CrowCamCleanup doesn't output proper JSON to crowcam-videodata

tfabris commented 5 months ago

CrowCamCleanup.sh writes out a file called crowcam-videodata which contains the playlist information of my CrowCam Archives playlist. In a separate project (not part of this GitHub repo), I copy that data file over to my web site and use some PHP to parse the file so that it can display the playlist on my web site.

The problem is that the file is not valid JSON because it simply takes each page of the YouTube API response (which maxes out at 50 items per page) and it just concatenates all of those pages together. CrowCamCleanup.sh makes no attempt to actually parse the JSON or to make parseable JSON. It creates a file that looks like this structurally:

     {
      "kind": "youtube#playlistItemListResponse", (...),
      "items": [  (...),(...),(...) ],
      "pageInfo": { (...) }
     }
     {
      "kind": "youtube#playlistItemListResponse", (...),
      "items": [  (...),(...),(...) ],
      "pageInfo": { (...) }
     }

In order to turn the list back into parseable JSON, the web site has to fix that part. The web site PHP code fixes it by looking for the square brackets (the ones that define the end of one "items" list and the beginning of the next one) and rips out anything in between, thus creating a parseable piece of JSON with a single large unpaginated list.

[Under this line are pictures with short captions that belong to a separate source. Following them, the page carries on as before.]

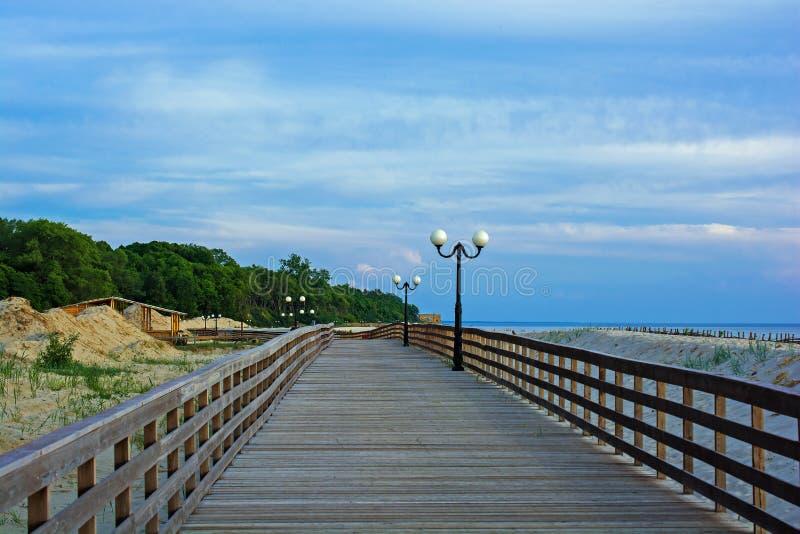 Drewniany deptak na plaży z lampposts przy zmierzchem na Bałtyckim zdjęcie stock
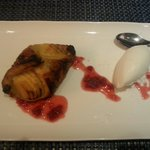 Apple tart with a raspberry jus and homemade coconut ice-cream. Very tasty!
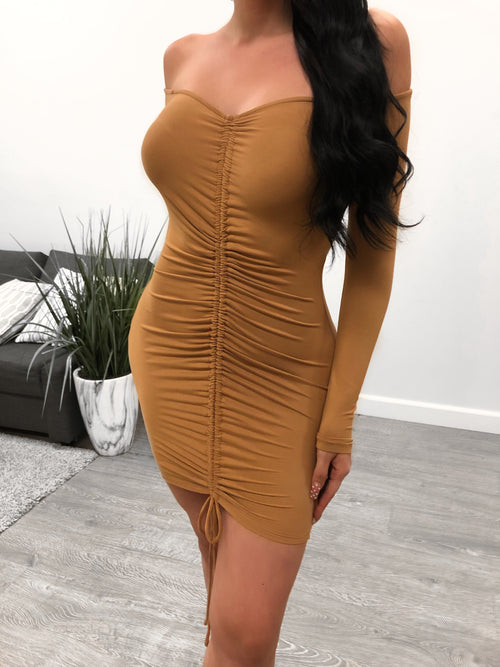 camel long sleeve off the shoulder tight dress. adjustable tie at bottom of dress to crunch dress at preference.. mid thigh length.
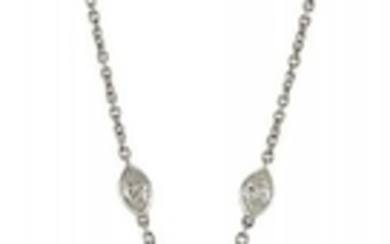 A diamond pendant necklace, composed of four...
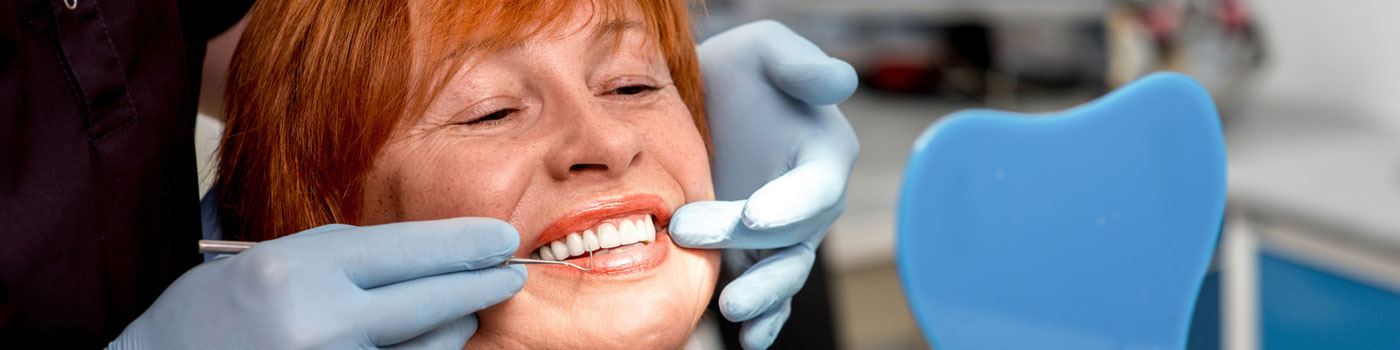 Inspecting woman's teeth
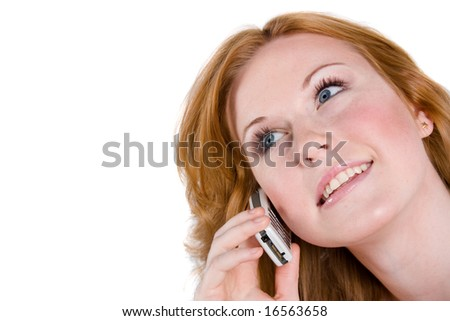 A beautiful woman smiles as she talks on her cellphone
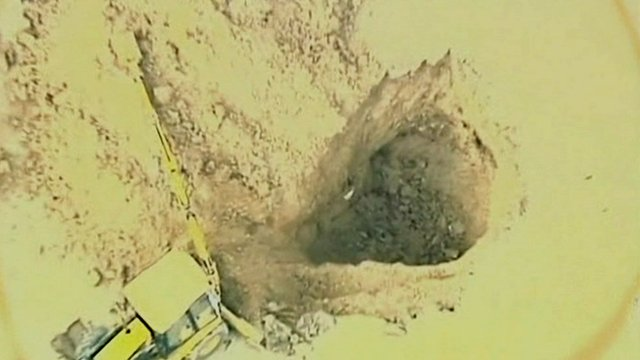 Digger filling in golf course sinkhole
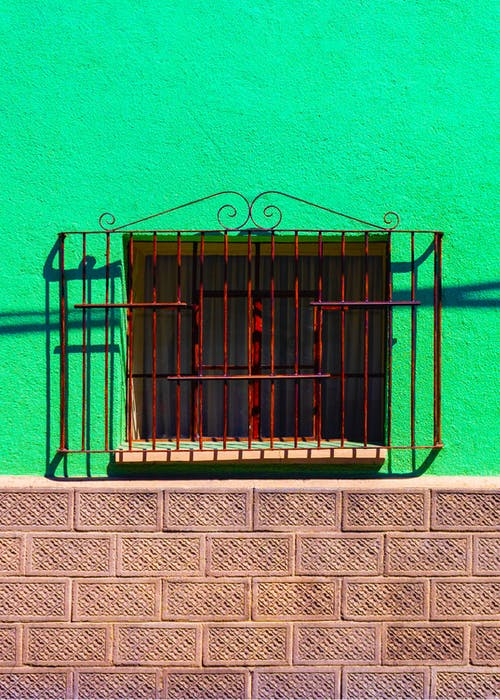 Small window of traditional residential house with metal grid
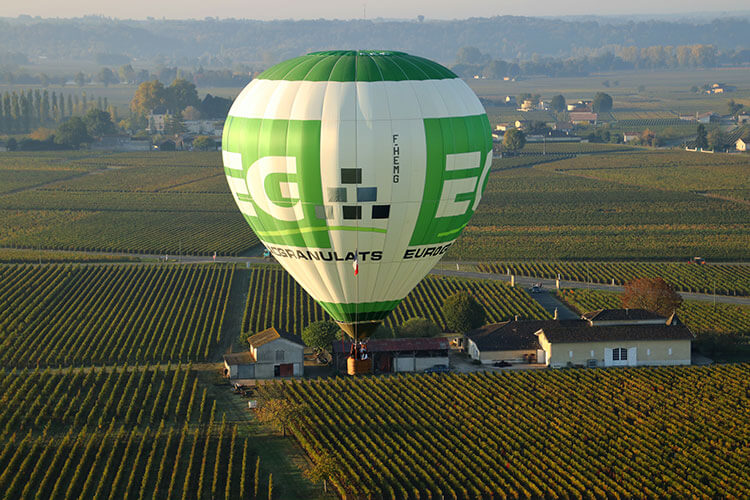 The green and white Girone hot air balloon flying low over a château and vineyards in Saint-Émilion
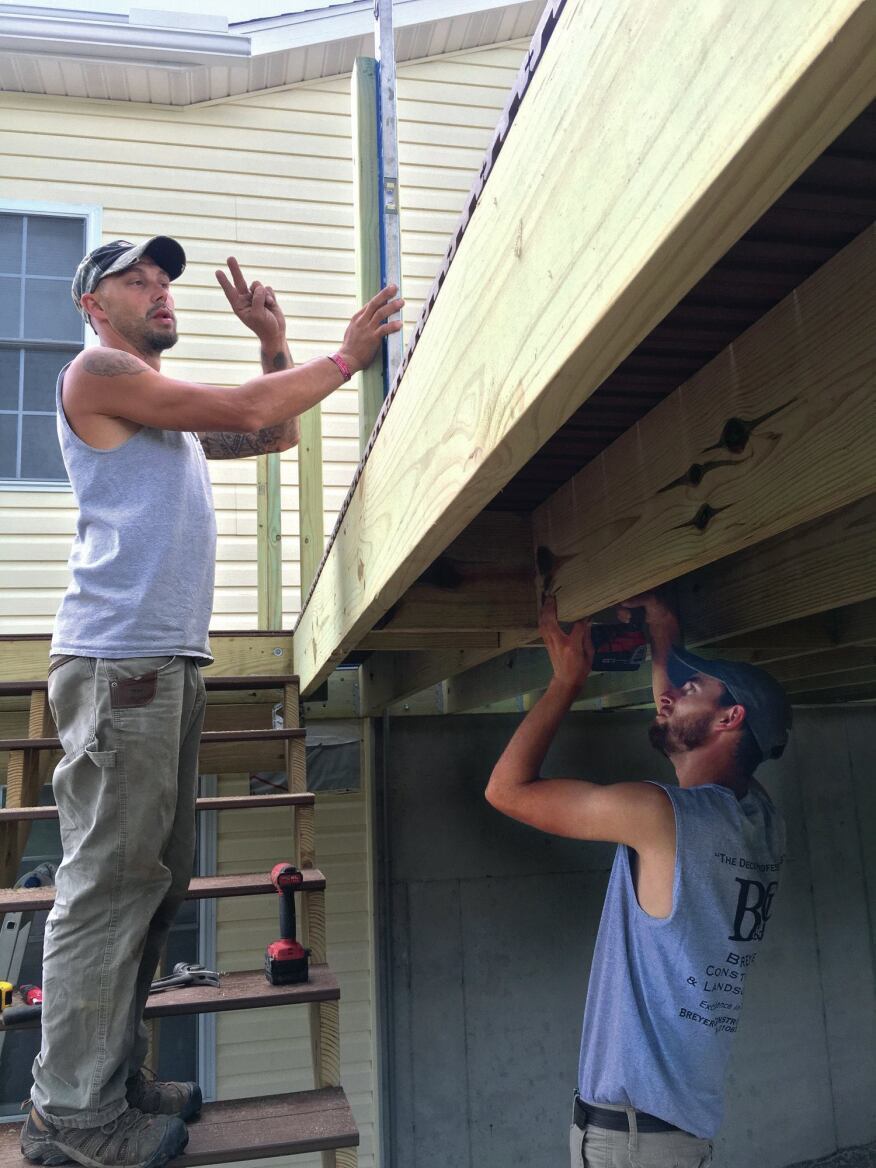 Blocking strengthens the framing where the joists run parallel to each other, such as along the side of the deck.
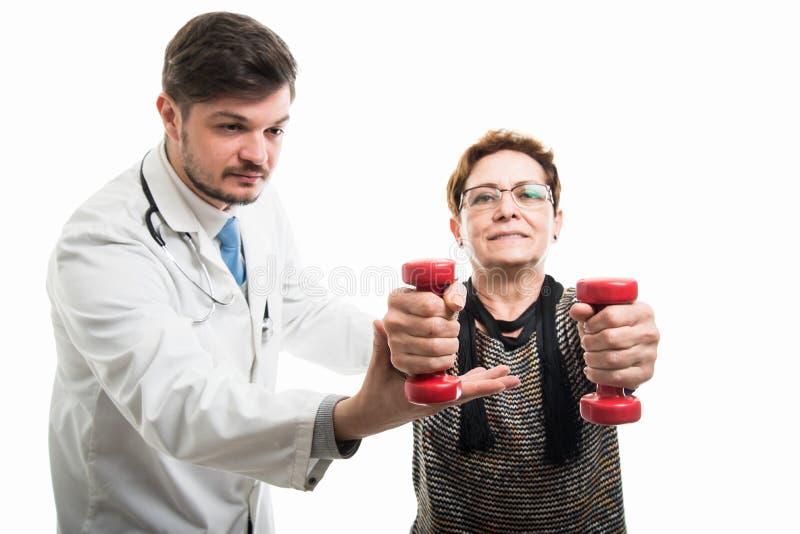 帮助女性患者的男性医生与哑铃一起使用 库存图片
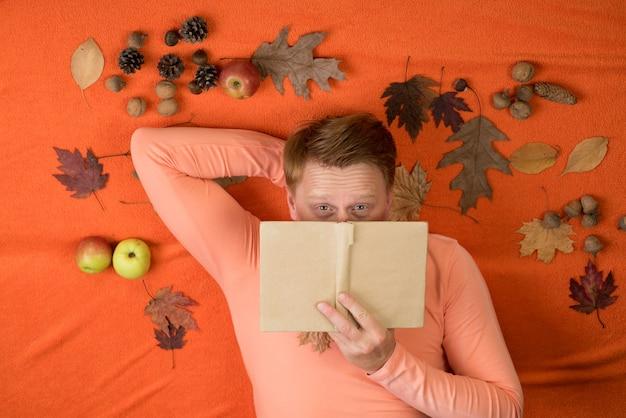 Rothaariger mann liegt auf einem orangefarbenen hintergrund und isst einen apfel. die großen rabatte für alle herbstkleidung für herren. junger süßer mann liegt auf einem holzboden mit herbstlaub und liest buch.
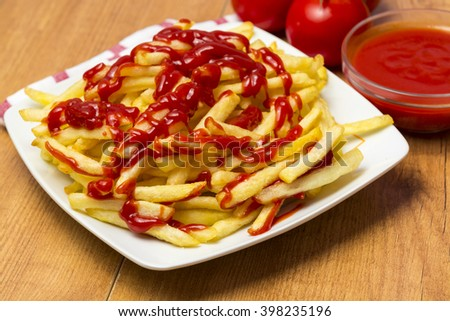 Chips and ketchup - stock photo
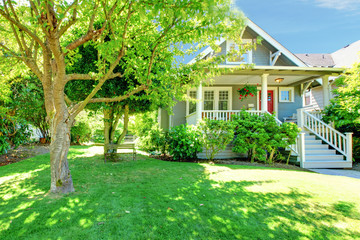 Grey old American house with summer landscape.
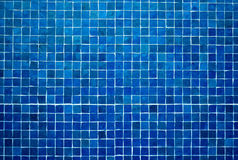 Blue tile background. Small square blue tiles on a wall Royalty Free Stock Photography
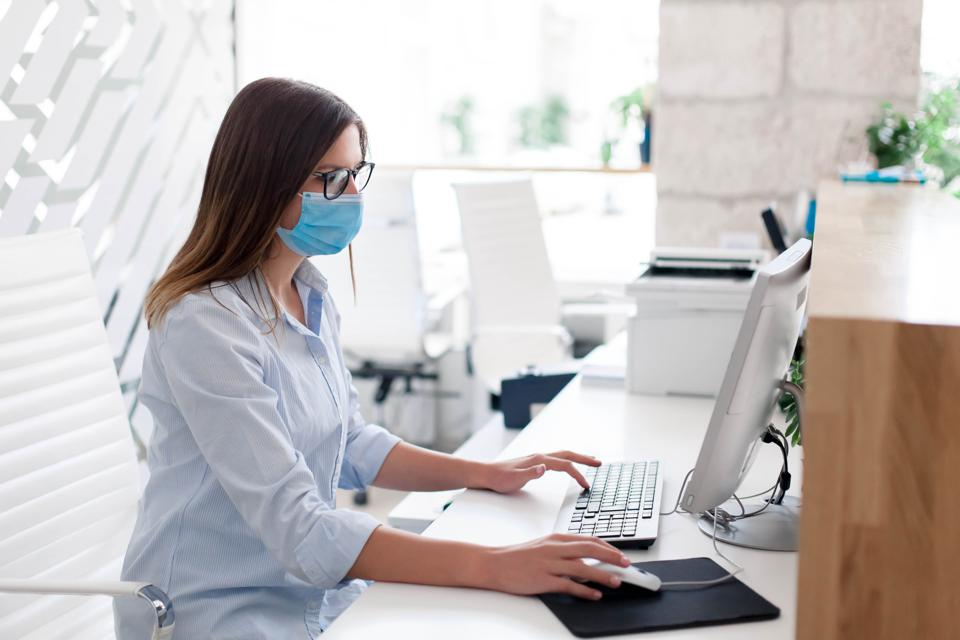 Young woman wearing medical mask in office. Protection employees on workplace. Girl working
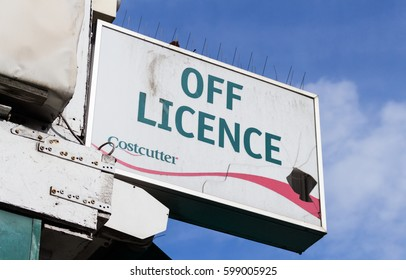 LONDON, ENGLAND - MARCH 1st, 2017: OFF LICENCE, Costcutter broken sign with a blue sky in the background, Harrow, London.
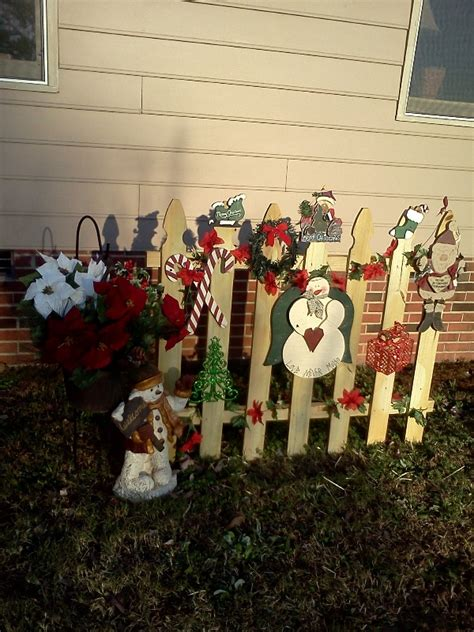 ideas for decorating iron fence posts for christmas outdoor fence decorations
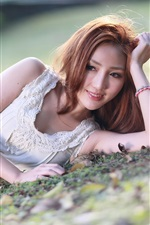 Preview iPhone wallpaper Smile Asian girl lying ground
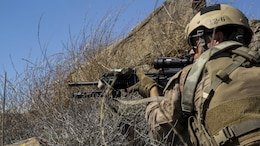 A Marine with Company A, 1st Reconnaissance Battalion, 1st Marine Division, fires behind cover at simulated targets during immediate action drills aboard Marine Corps Base Camp Pendleton, Calif., Sept. 9, 2015. The drills were part of a 2-week training schedule used to build on basic infantry skills for an upcoming deployment with a Marine Expeditionary Unit. (U.S. Marine Corps photo by Cpl. Tony Simmons/RELEASED)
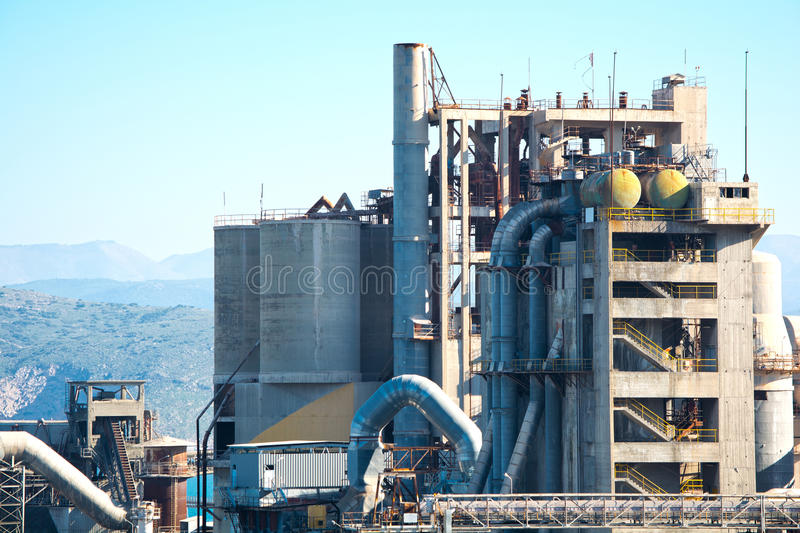 Cement factory. Detail of a cement factory under the blue sky stock images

This works but it makes me feel dirty. The file that it writes should be parseable JSON when it's written, and the web site's PHP shouldn't have to strip out that section. CrowCamCleanup.sh should do the stripping instead. Here one line of code (and lots of explanation) that will successfully do it inside of CrowCamCleanup. This needs to be tested on the Synology itself so that we can be sure it works as expected without a performance problem:

# At this point, the string $uploadsOutput is a collection of multiple pages'
# worth of JSON queries concatenated together, at 50 results per page. This
# produces invalid JSON output when treated as a single string. It looks like
# this right now:
#     {
#      "kind": "youtube#playlistItemListResponse", (...),
#      "items": [  (...),(...),(...) ],
#      "pageInfo": { (...) }
#     }
#     {
#      "kind": "youtube#playlistItemListResponse", (...),
#      "items": [  (...),(...),(...) ],
#      "pageInfo": { (...) }
#     }
# What we want is to run all the items together into a single list of items. Do this by
# finding the section between each items-bracket-end and each items-bracket-beginning
# and replacing the whole thing with a single comma. It replaces all the intermediate
# redundant instances of "pageinfo" and "kind:playlistItemListResponse" and leaves only
# a nice clean-smelling list of "items":[(...),(...),(...)] in the middle which is now
# proper JSON again. It still contains one "kind:playlistItemListResponse" at the top and
# one "pageinfo" at the end, and those are OK and we want to keep them.
# 
# Explanation of the SED statement below:
#
#  sed '   '      Spec the search with singlequotes so that you can search doublequotes without escaping.
#  s/             Substitute the following pattern with another pattern.
#  \]             Search for a single close square bracket (escaped).
#  , "pageinfo":  Search for a comma, a space, "pageinfo", a colon, and a space.
#  .*             Search for any number of any characters after "pageinfo": .
#   "items":      Search for space, "items", a colon, and a space.
#  \[             Search for a single open square bracket (escaped).
#  /              End of the sed "search for" phrase and beginning of the sed "replace with" phrase
#  ,              Replace with a single comma character.
#  /g             Greedy, replace all possible occurrences instead of just the first.
#
uploadsOutput=$( echo $uploadsOutput | sed 's/\], "pageInfo": .* "items": \[/,/g' )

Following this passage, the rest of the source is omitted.